WHAT THE TASK REQUIRES – Copy the part of the dividend stocks article below that opens with "TD Bank is, without" and closes with "buy and hold.", substituting "dividend income" for "passive income".

SUPPLIED PASSAGE –
═══

3 Fighting-Fit Dividend Stocks to Combat Uncertainty in the Markets

From Fortis Inc. (TSX:FTS)(NYSE:FTS) to a Big Six banker, these are some of the most defensive stocks on the TSX index.

| More on:

With plenty of reasons for the dial on the fear and greed index to get stuck in the red later this year, Canadian investors may be looking to get into more defensive positions with their picks from the TSX. The following miniature spread of sturdy tickers represents infrastructure, banking, and energy — surely one of the soundest combinations of industries when it comes to offsetting potentially widespread negative investor sentiment.

TD Bank (TSX:TD)(NYSE:TD)

TD Bank is, without a doubt, one of the core stocks on the TSX index when it comes to a mix of value, passive income, and defensiveness. Down a fraction of a percent in the last five days, there’s even been a marginal value opportunity over the last week or so. A spotless balance sheet and good-enough dividend yield of 3.59% would be the main hooks here.

In terms of a track record, TD Bank has done a good job of staying positive, with a one-year past earnings growth of 8.3% that comes in just under its 10.3% five-year average. Valuation is quantifiably fair, with a P/E of 12.4 times earnings and P/B of 1.8 times book. When it comes to TD Bank’s outlook for the next one to three years, a 8.1% expected annual growth in earnings continues its current trend and adds up to another reason to buy and hold.

Fortis (TSX:FTS)(NYSE:FTS)

Down 1.57% in the last five days, it seems it’s the rare stock that’s on a tear at the moment if even this stalwart of the TSX index is shedding value. Fortis’s one-year earnings are down 4.4%, though there has been healthy growth of 24.7% on average over the past five years. An encouraging volume of shares changed hands via inside buying over the last few months, with a dividend yield of 3.81% adding to the reasons to buy for the long term.

Though Fortis carries a comparative 130.1% of debt and is looking at a potentially low 5.8% expected annual growth in earnings, its position in the market is solid, and per-asset valuation looks good with a P/B ratio below the market average at 1.4 times book.

Canadian National Railway (TSX:CNR)(NYSE:CNI)

A dividend yield of 1.99% and 5.9% expected annual growth in earnings fits a pattern inherent in the TSX index, wherein the best defensive positions don’t necessarily pay the most money and aren’t necessarily going to produce the highest upside. But this is par for the course and comes with the territory if slow and steady is your preferred way to win the investment race. Also fitting the pattern is a P/E ratio of 18.4 times earnings signalling decent valuation.

Down 0.63% in the last five days and with more inside selling than buying of shares over the past three months, Canadian National Railway may have some of the less risk-tolerant investors out there scratching their heads. However, an expected three-year ROE of 24.8% and a past year ROE of 25% show that this is a quality stock, while a five-year average past earnings growth of 14.3% demonstrates that this stock is on the right track.

The bottom line

Value opportunities abound at the moment on the TSX index, with three mega-stocks trading at attractive prices and offering decent dividends in stable sectors. If your portfolio could do with a bit of backbone ahead of a potential widespread market upset, the three tough tickers above may be good places to start looking.

═══

PROVIDED INFORMATION –
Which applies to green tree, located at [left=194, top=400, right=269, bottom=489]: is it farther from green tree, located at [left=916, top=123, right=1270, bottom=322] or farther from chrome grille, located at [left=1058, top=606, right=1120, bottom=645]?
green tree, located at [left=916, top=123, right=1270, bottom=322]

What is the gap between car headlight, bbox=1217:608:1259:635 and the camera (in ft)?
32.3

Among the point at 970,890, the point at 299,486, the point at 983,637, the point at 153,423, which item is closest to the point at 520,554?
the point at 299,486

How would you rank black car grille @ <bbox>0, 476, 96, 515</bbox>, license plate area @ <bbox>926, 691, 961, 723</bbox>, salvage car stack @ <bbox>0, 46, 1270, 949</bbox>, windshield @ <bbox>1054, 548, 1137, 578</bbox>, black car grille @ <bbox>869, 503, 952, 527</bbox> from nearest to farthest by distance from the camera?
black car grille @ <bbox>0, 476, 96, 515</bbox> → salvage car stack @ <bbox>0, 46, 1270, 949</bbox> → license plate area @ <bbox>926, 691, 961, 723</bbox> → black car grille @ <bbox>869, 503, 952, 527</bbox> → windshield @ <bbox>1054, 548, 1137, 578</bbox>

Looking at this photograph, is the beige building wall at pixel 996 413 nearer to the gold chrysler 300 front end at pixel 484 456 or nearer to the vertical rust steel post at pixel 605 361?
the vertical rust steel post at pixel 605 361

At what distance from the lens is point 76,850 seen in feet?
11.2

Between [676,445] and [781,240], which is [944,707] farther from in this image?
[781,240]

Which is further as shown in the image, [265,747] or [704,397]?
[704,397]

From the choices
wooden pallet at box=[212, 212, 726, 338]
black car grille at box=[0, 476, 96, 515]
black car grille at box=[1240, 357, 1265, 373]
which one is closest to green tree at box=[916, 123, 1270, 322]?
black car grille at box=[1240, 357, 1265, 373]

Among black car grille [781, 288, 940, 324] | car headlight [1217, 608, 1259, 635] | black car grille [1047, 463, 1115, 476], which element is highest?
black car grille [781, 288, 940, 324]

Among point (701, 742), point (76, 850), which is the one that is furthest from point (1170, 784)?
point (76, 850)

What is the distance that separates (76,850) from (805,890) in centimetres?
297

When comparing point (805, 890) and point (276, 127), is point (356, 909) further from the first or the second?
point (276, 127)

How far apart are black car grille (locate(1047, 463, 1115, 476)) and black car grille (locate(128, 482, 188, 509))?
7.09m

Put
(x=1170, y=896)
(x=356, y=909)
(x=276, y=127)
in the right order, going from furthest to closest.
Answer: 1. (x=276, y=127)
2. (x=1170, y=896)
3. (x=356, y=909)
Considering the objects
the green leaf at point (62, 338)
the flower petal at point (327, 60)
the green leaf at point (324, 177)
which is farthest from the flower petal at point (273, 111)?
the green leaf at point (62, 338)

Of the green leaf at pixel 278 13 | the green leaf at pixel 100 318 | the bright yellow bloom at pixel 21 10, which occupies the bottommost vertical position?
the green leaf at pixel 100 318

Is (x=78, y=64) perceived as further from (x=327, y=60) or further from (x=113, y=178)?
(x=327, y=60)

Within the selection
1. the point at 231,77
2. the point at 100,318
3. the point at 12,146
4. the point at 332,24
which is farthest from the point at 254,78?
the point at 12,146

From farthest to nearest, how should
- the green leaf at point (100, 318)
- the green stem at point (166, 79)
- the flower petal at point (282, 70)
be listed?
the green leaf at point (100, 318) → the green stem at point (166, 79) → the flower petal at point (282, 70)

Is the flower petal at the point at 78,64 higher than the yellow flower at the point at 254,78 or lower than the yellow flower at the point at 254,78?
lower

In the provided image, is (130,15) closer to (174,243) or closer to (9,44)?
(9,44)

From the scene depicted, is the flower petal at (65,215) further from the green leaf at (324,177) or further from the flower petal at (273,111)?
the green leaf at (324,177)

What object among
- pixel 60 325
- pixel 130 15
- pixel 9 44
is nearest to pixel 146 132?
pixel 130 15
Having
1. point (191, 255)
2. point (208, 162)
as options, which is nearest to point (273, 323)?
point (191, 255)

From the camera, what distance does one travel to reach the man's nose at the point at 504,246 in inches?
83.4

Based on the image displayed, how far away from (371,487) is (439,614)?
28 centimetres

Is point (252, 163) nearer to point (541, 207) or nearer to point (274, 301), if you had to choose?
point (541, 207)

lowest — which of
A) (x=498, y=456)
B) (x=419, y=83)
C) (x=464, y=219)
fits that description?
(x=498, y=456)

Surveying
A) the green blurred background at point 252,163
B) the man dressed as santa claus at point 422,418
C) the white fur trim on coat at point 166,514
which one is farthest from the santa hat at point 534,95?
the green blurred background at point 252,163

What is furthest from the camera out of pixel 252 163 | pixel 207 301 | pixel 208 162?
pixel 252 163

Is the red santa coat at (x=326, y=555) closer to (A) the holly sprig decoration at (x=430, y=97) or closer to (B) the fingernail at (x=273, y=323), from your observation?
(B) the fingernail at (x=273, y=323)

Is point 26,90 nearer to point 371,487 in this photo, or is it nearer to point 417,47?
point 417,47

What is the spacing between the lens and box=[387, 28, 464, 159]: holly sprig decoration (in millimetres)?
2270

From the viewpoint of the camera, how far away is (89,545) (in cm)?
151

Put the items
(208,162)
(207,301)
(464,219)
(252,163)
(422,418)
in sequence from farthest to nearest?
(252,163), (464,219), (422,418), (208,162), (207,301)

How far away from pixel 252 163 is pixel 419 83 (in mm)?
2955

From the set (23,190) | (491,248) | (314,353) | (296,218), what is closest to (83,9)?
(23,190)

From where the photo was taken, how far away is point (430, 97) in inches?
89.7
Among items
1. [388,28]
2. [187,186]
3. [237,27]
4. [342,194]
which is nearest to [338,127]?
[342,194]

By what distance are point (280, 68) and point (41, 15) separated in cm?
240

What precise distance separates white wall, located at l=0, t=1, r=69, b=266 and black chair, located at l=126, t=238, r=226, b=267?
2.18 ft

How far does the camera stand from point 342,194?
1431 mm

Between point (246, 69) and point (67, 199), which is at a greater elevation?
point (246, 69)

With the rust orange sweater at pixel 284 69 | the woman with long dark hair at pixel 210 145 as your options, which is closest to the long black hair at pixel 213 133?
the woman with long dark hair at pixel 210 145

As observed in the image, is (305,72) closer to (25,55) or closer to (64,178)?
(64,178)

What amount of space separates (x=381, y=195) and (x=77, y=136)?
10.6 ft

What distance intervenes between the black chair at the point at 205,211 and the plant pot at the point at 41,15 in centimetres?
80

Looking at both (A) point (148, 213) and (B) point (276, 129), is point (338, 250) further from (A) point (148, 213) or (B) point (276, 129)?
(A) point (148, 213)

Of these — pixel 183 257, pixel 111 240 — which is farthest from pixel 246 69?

═══

FINISHED TASK –
TD Bank is, without a doubt, one of the core stocks on the TSX index when it comes to a mix of value, dividend income, and defensiveness. Down a fraction of a percent in the last five days, there’s even been a marginal value opportunity over the last week or so. A spotless balance sheet and good-enough dividend yield of 3.59% would be the main hooks here.

In terms of a track record, TD Bank has done a good job of staying positive, with a one-year past earnings growth of 8.3% that comes in just under its 10.3% five-year average. Valuation is quantifiably fair, with a P/E of 12.4 times earnings and P/B of 1.8 times book. When it comes to TD Bank’s outlook for the next one to three years, a 8.1% expected annual growth in earnings continues its current trend and adds up to another reason to buy and hold.